In an earlier post of mine, I've already covered my thoughts about the limitations of Robinson's writing, particularly in prescribing and reproducing tired heteronormative relationship types. Nonetheless, I reiterate that Robinson's strength is in helping to address the problem of Arndt's defence of porn as a harmless, sexual-excess-satin' tool for straight men...


The Sexless Marriage

Arndt writes, “The problem comes when men try to bully women into things they don't want to do - but arguably porn has nothing to do with the insensitivity causing men to behave in that way, which stems from their cultural and social backgrounds.”
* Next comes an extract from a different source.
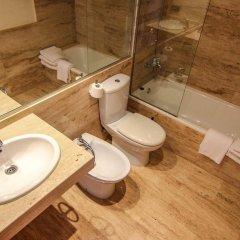 Отель Apartamentos S'Abanell Central Park Испания, Бланес - отзывы, цены и фото номеров - забронировать отель Apartamentos S'Abanell Central Park онлайн ванная фото 2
Um... As if porn isn’t ALSO a part of culture and society, as if porn was not a PRODUCT of culture and society, as if porn does not also SHAPE, CHANGE and AFFECT culture and society.

It would be pretty ludicrous to assume that, for example, fast-food chain advertising in mainstream media plays NO part in influencing how we experience our desire for food, and concurrently, how we might articulate this desire when we choose to share food (or avoid food) in the company of others. So similarly, it is pretty ludicrous to assume that pornography would play NO part in influencing how we experience our desire for sex, and concurrently, how we might articulate this desire when we choose to share sex (or avoid sex) in the company of our partner(s).

Robinson’s writing is here far more sophisticated than anything I can render, in her compassionate reading of the neurochemical basis for the transition into sexlessness from what may once have been passionate liaisons. Habitual orgasm to a single stimulus (either a single woman, e.g. one’s wife, or a single image on a computer screen), diminishes the capacity for that stimulus to titillate in the same way. i.e. One requires more diversity of stimulation, or increased novelty, in order to achieve the ‘same’ orgasmic outcome.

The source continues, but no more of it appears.